Material for this exercise >>
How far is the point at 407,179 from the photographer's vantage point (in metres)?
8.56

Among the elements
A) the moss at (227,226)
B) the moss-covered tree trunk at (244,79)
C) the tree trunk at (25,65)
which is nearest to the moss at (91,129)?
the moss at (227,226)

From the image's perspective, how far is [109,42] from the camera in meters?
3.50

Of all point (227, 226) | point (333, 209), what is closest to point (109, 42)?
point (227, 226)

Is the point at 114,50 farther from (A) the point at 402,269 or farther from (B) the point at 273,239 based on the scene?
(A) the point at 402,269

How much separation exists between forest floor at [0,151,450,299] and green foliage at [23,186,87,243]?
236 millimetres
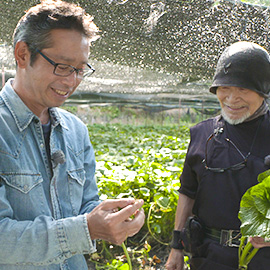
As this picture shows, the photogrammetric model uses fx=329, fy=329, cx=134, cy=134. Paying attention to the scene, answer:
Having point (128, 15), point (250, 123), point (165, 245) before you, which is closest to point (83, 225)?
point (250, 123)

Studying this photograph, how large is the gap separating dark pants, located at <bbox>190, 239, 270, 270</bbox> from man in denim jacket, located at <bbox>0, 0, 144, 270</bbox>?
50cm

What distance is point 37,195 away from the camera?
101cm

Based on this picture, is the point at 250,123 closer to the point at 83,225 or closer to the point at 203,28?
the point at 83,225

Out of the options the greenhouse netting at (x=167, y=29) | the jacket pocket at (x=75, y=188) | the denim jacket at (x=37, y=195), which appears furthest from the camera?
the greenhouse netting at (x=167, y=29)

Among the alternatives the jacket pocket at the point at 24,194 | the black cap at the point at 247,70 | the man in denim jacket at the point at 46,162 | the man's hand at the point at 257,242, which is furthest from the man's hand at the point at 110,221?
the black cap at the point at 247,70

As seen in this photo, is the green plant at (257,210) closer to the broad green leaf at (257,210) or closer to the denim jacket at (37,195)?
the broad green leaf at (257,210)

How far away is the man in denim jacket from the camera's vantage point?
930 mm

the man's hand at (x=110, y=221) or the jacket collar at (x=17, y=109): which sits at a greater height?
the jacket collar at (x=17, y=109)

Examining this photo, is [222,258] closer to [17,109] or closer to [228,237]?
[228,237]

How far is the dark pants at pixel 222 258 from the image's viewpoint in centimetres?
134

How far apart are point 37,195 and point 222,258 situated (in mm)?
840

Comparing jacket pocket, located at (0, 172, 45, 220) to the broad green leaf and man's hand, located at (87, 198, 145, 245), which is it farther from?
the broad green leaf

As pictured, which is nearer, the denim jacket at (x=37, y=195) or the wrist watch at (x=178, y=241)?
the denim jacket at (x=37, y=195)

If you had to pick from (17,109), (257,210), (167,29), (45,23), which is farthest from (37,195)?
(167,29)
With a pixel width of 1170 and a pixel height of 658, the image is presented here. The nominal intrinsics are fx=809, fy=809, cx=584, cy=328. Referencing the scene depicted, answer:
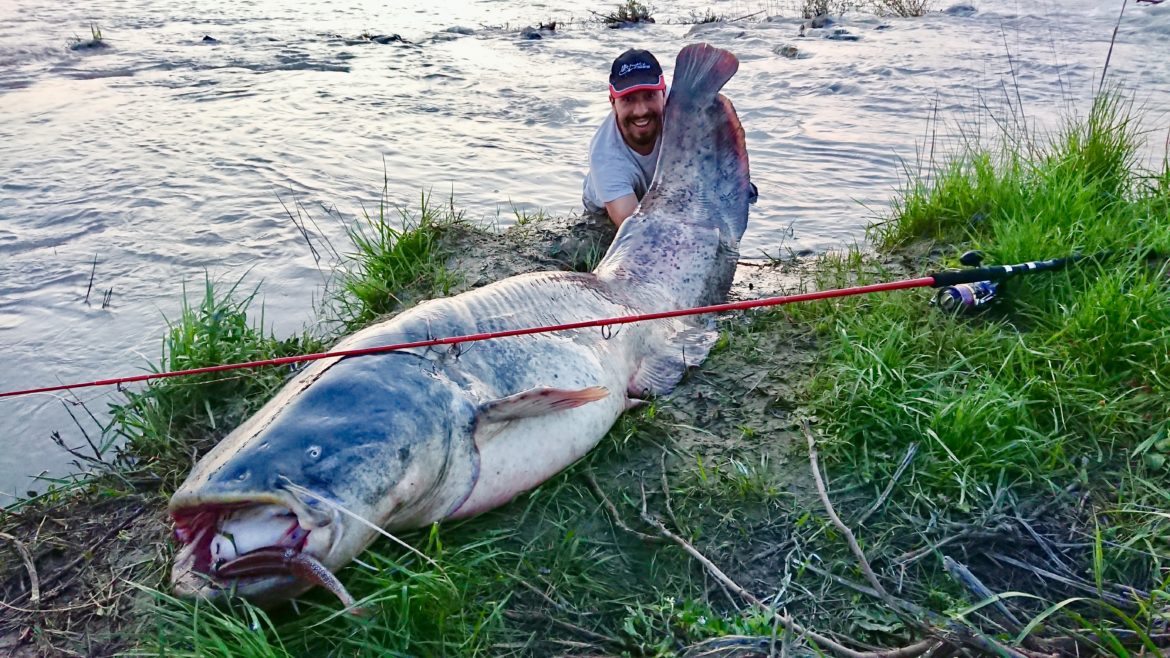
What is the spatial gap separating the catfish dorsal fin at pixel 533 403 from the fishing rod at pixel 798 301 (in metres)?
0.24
--
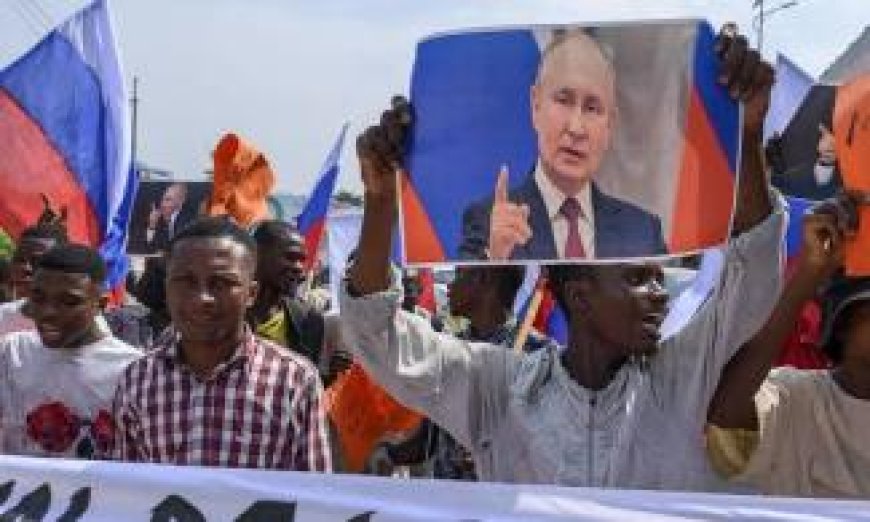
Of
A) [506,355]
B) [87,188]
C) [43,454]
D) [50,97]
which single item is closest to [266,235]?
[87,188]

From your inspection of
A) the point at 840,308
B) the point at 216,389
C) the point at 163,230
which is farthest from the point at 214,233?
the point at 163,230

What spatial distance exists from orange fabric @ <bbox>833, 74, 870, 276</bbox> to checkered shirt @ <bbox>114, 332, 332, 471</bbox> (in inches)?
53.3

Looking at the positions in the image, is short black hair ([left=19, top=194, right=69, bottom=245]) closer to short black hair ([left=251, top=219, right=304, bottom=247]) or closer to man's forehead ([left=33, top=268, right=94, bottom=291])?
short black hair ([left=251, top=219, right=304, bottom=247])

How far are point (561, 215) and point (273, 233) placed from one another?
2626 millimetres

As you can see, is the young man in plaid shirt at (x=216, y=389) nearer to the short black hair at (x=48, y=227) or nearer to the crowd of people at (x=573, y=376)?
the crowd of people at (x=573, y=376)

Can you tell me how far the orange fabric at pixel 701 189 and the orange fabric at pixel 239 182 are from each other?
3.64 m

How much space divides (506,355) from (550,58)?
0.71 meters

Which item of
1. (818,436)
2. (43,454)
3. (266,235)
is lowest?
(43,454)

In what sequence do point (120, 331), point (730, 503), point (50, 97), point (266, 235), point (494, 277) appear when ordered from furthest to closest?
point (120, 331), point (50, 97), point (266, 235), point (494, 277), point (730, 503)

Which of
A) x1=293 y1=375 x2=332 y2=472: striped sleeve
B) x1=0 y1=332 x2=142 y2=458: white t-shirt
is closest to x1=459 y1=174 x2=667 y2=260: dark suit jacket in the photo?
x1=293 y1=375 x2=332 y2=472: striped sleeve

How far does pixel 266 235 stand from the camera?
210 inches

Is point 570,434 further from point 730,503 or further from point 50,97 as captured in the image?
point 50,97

Your instructions >> Rewrite the rows starting at the line that contains "Among the elements" and stopping after the line that contains "236 millimetres", replacing "forest floor" with "woodland floor" and leaving everything else unchanged. Give only those rows.

Task result >>
Among the elements
A) the moss at (227,226)
B) the moss-covered tree trunk at (244,79)
C) the tree trunk at (25,65)
which is nearest to the moss at (91,129)?
the moss at (227,226)

From the image's perspective, how far is [109,42] from the camera in meters?
3.50

Of all point (227, 226) | point (333, 209), what is closest to point (109, 42)?
point (227, 226)

Is the point at 114,50 farther from (A) the point at 402,269 or farther from (B) the point at 273,239 based on the scene?
(A) the point at 402,269

How much separation exists between woodland floor at [0,151,450,299] and green foliage at [23,186,87,243]?
236 millimetres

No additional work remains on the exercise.